IMPUTE 4 USAGE

This is a list of the command line options for IMPUTE 4.

-h <file.hap.gz> (Required argument) Reference panel haplotype file. With one row per SNP and one column per haplotype. All alleles must be coded as 0 or 1. Publicly available reference panels can be found here

 https://mathgen.stats.ox.ac.uk/impute/impute_v2.html#reference

-l <file.legend> (Required argument)  Reference panel legend file. Legend file(s) with information about the SNPs in the -h file(s).
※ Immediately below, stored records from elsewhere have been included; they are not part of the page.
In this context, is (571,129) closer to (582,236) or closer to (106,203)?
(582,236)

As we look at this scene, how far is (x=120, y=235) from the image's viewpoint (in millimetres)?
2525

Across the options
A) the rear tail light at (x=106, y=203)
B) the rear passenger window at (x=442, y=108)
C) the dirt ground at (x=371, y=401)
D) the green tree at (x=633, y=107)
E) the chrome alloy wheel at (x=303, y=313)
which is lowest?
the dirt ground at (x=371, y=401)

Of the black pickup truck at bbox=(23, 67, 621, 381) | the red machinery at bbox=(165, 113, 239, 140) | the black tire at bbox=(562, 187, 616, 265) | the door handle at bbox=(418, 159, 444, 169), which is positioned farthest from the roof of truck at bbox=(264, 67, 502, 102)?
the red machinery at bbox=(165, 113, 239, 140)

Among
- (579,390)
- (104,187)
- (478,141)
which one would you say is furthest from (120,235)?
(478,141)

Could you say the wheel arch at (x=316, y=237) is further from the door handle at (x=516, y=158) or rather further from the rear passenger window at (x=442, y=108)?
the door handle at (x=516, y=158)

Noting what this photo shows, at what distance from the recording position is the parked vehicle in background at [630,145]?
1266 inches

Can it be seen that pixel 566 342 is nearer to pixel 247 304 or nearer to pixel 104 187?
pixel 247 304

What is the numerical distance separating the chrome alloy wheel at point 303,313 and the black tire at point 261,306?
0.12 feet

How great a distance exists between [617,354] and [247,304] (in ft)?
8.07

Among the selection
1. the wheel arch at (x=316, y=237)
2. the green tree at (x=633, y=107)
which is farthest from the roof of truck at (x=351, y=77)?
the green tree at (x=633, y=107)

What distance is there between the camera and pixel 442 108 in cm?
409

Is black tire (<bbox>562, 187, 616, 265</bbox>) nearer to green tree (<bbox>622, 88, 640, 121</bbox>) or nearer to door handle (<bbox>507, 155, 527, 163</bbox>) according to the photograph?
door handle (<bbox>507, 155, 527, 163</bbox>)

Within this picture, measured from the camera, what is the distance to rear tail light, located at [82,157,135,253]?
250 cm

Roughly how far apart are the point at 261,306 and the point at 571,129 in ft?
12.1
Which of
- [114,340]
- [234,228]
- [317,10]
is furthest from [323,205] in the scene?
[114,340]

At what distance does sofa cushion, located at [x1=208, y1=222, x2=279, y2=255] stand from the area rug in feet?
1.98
Each file should have four columns: rsID, physical position (in base pairs), allele 0, and allele 1. The last two columns specify the alleles underlying the 0/1 coding in the corresponding -h file; these alleles can take values in {A,C,G,T}. Each legend file should also have a header line with an unbroken character string for each column (e.g., “rsID position a0 a1“).

 
-g <file> (Required argument)  Phased samples to be imputed. The format has one row per SNP. The first five columns are ID1, ID2, position, allele 1 and allele 2. The subsequent columns occur in pairs with two columns (haplotypes) per individual. Allowed values in the haplotype columns are 01.

-m <file> (Required argument)  genetic map file. Fine-scale recombination map for the region to be analyzed. This file should have three columns: physical position (in base pairs), recombination rate between current position and next position in map (in cM/Mb), and genetic map position (in cM). The file should also have a header line with an unbroken character string for each column (e.g., “position COMBINED_rate(cM/Mb) Genetic_Map(cM)”). All of our reference panel download packages come with appropriate recombination map files.

 
-int <s> <e> (Required argument) interval for imputation. s = start position in base pairs, e = end position in base pairs.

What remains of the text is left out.